Промозглым ноябрьским утром в небольшом особняке, каковых немало на тихих улицах Царского Села, беседовали двое: импозантный дружелюбный хозяин с бледным, чуть отечным лицом и гость – совсем молодой, почти юноша. Лицо второго, маловыразительное, с неправильными мягкими линиями, обладало странной особенностью: посреди разговора оно неожиданно «собиралось», расплывчатые черты приобретали строгость и красоту.
– Ну что Вы, Коля, разве можно так переживать из-за того, что Ваши стихи кому-то не нравятся? Вспомните, как эта самая Гиппиус отнеслась к Вам в Париже… Вы же прекрасно понимаете: поэтом нельзя сделаться, эта болячка сидит в нас от рождения. Пишите и пишите: то, что внутри, обязательно выплеснется.
– Иннокентий Федорович, может, я просто неудачник? Даже аттестат позже всех получил, другие уже университеты заканчивают. А за что Зинаида Николаевна на меня взъелась, просто не постигаю. В Париже в три шеи вытолкала. Да и сейчас… Будто у нее есть право решать, кто для чего предназначен.
– Вот именно. Поймите, мальчик мой, это свойство недалеких, поверхностных натур: целиком доверяться первому впечатлению, с легкостью ставить на человеке крест. A homo cogitans[2] сомневается в себе постоянно. В своих мыслях, оценках, чувствах… Гиппиус и как поэтесса весьма ограниченна. Жаль, что среди пишущей братии до сих пор не было ни одной великой женщины.
Анненский внезапно замолчал. Медленно встал, сделал несколько неглубоких вдохов, прислушиваясь к чему-то внутри себя. Потом так же резко вернулся к собеседнику.
– Простите великодушно. Вот я сейчас Вас успокаиваю, а сам? Думаете, легко сознавать, что жизнь почти прожита, а стихи никому не нужны, переводы где-то лежат-пылятся. Об остальном и говорить нечего: смотрят, как на клоуна. Что это господин бывший директор статьи о литературе кропает на старости лет?
– Иннокентий Федорович, – Гумилев будто отбросил привычное косноязычие, заговорил твердо и четко, – Ваши стихи мне необычайно дороги. Тот, кто судит о Вас свысока, мало что смыслит в поэзии. Ничего не смыслит.
– Вот видите, Николя, для меня Вы сразу нашли слова утешения. А для самого себя, что, кишка тонка? – Анненский широко улыбнулся, сразу став гораздо моложе. – Поверьте, время все расставит по своим местам. Дождаться бы только этого времени…

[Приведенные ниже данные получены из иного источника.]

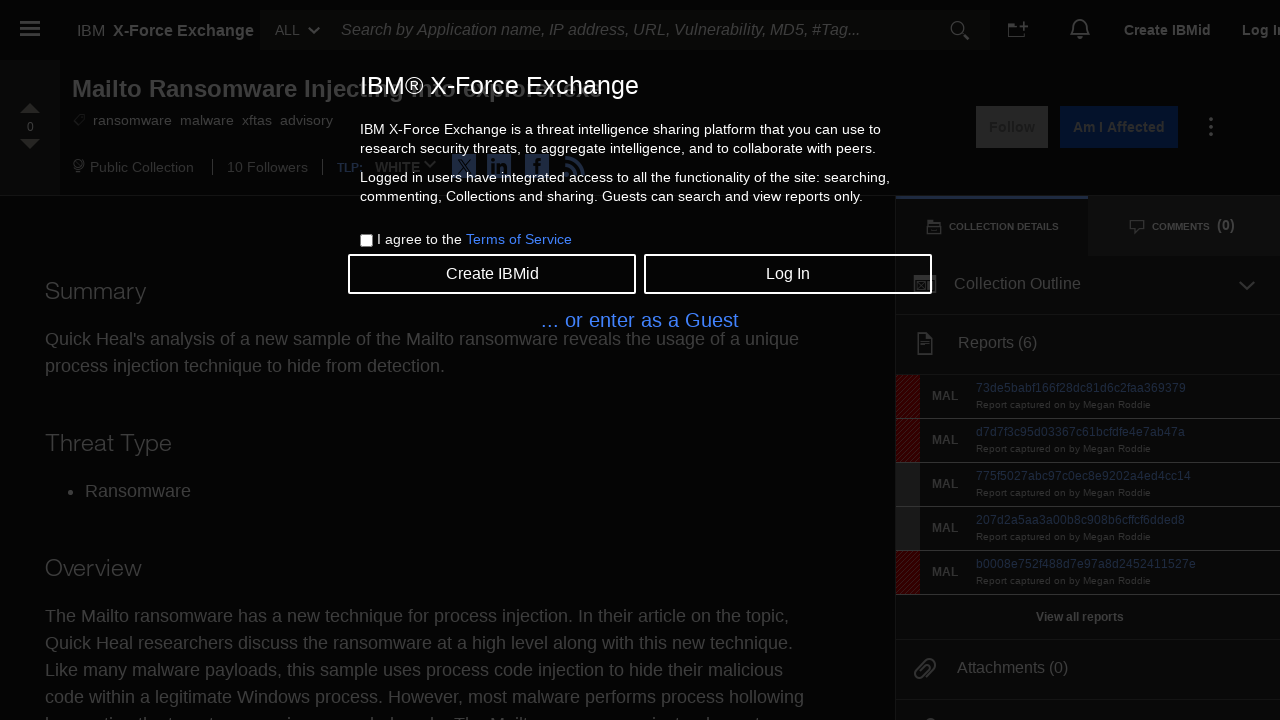

--- FILE ---
content_type: text/html; charset=UTF-8
request_url: https://exchange.xforce.ibmcloud.com/scripts/components/footer/footer.template.html
body_size: -1083
content:
<div
  role="contentinfo"
  aria-label="Footer Section"
  class="footer__wrapper"
  ng-class="{'footer__medium': $ctrl.smallerWidth, 'footer__medium__left': $ctrl.rightSmallerWidth}"
  ng-if="!$ctrl.state.is('threat_map') &&  !$ctrl.state.includes('collection')"
>
  <h2 class="footer__brand">
    <span class="ibm ibm_ibm-security-indicator_64"></span>
    <span class="ibm-sec-title">{{ 'LINK_IBM_SECURITY' | translate2 }}</span>
  </h2>
  <div class="footer__nav" ng-controller="AppController as appCtrl">
    <ul>
      <li>
        <a
          href="#"
          ng-href="{{appCtrl.apiDocUrl}}"
          id="footerNavAPIDocs"
          ng-click="$ctrl.Coremetrics.finishEvent('FOOTER', 'GOTO_API');"
          rel="noopener noreferrer"
          target="_blank"
        >
          {{'FOOTER_API_TITLE' | translate2 }}
        </a>
      </li>
      <li>
        <a
          id="footerNavSupport"
          ui-sref="faqsupport"
          ng-click="$ctrl.Coremetrics.finishEvent('FOOTER', 'GOTO_FAQ_SUPPORT');"
        >
          {{'FOOTER_SUPPORT_TITLE' | translate2 }}
        </a>
      </li>
      <li>
        <a id="footerNavProvideFeedback" href="" ng-click="$ctrl.provideFeedback();">
          {{'FEEDBACK_HEADING' | translate2 }}
        </a>
      </li>
      <li>
        <a
          id="footerNavFeedback"
          ng-href="https://www.ibm.com/developerworks/rfe/execute?use_case=changeRequestLanding&BRAND_ID=301&PROD_ID=1465"
          rel="noopener noreferrer"
          target="_blank"
          ng-click="$ctrl.Coremetrics.finishEvent('FOOTER', 'GOTO_FEEDBACK');"
          >{{ 'FOOTER_FEEDBACK_TITLE' | translate2 }}</a
        >
      </li>
      <li>
        <a id="footerNavFAQ" ui-sref="faq" ng-click="$ctrl.Coremetrics.finishEvent('FOOTER', 'GOTO_FAQ')"
          >{{'FREQUENTLY_ASKED_QUESTIONS_ABBR' | translate2}}</a
        >
      </li>
      <!-- <li>
        <a
          id="footerHowTo"
          href="https://www.youtube.com/playlist?list=PL5VchNLXhuu9FMqlGJzqeKuyMT5m_KvTF"
          rel="noopener noreferrer"
          target="_blank"
          ng-click="$ctrl.Coremetrics.finishEvent('FOOTER', 'GOTO_HOWTO')"
          >{{'NAVIGATION_HOWTO' | translate2}}</a
        >
      </li> -->
    </ul>
    <ul>
      <li>
        <a
          id="footerNavServiceStatus"
          ng-href="{{ $ctrl.STATUS_PAGE_URL }}"
          role="link"
          ng-click="$ctrl.Coremetrics.finishEvent('FOOTER', 'GOTO_SERVICE_STATUS')"
          rel="noopener noreferrer"
          target="_blank"
        >
          {{'SERVICE_STATUS_LINK' | translate2}}</a
        >
      </li>
      <li>
        <a
          id="footerNavPrivacy"
          href="{{appCtrl.privacyLink}}"
          rel="noopener noreferrer"
          target="_blank"
          role="link"
          ng-click="$ctrl.Coremetrics.finishEvent('FOOTER', 'GOTO_PRIVACY');"
          >{{ 'FOOTER_PRIVACY_TITLE' | translate2 }}</a
        >
      </li>
      <li>
        <a
          id="footerNavTerms"
          href=""
          rel="noopener noreferrer"
          target="_blank"
          role="link"
          ng-click="appCtrl.viewTerms(); $ctrl.Coremetrics.finishEvent('FOOTER', 'GOTO_TERMS');"
        >
          {{ 'FOOTER_LEGAL_TITLE' | translate2 }}</a
        >
      </li>
      <li>
        <a
          ng-href="mailto:?subject={{ 'INVITE_SUBJECT' | translate2 | encodeURIcomp }}&body={{ 'INVITE_BODY' | translate2 | encodeURIcomp }}{{'\n\nhttps://exchange.xforce.ibmcloud.com/' | encodeURIcomp}}"
          role="link"
          ng-click="$ctrl.Coremetrics.finishEvent('FOOTER', 'GOTO_INVITE');"
          id="footerNavInvite"
        >
          {{ 'FOOTER_INVITE_TITLE' | translate2 }}</a
        >
      </li>
      <li class="copyright">
        <a
          href="https://www.ibm.com/security"
          rel="noopener noreferrer"
          target="_blank"
          id="footerNavIBMSec"
          role="link"
          ng-click="$ctrl.Coremetrics.finishEvent('FOOTER', 'GOTO_IBMSECURITY');"
        >
          &copy; 2014, {{ $ctrl.date | date: 'yyyy' }} IBM Security</a
        >
      </li>
      <li>
        <h2 class="buildnumber">
          Build {{$ctrl.TISP_BUILD}}
        </h2>
      </li>
    </ul>
  </div>
</div>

Анненскому нездоровилось. Последний месяц сердце беспокоило как-то по-иному: неожиданнее, острее. Приходилось ложиться в постель и ждать, пока боль отпустит. Он не терпел этого вынужденного нелепого безделья. Ему всегда казалось, что с собственным сердцем можно договориться, ублажить его, что ли. Долгие годы почти так и происходило. Когда перевалило за пятьдесят, он даже стал немножко вольнее себя вести. Иногда позволял себе переживания, которых старательно избегал в молодости. Вот и сейчас, наверное, переусердствовал.
– Болит, Кенечка? Может быть, еще капель? Или доктора?
– Незачем, Дина. Полежу немного, сейчас пройдет. Кажется, уже легче.
Жена действительно беспокоилась о нем. И очень хотела показать, что может быть полезна.
Когда они познакомились, он, двадцатидвухлетний студент, влюбился без памяти. Дине было тридцать шесть, бедняжка овдовела, когда сама была не намного старше своего юного ухажера. Она была красива. Очень. Нежная женщина, в одночасье лишившаяся любимого мужа и сама вырастившая прекрасных сыновей, с которыми он сразу подружился (благо разница в возрасте была невелика, куда меньше, чем с их мамой), просто околдовала его. Он чуть ли не с первой встречи мечтал о женитьбе. И вскоре сделал предложение.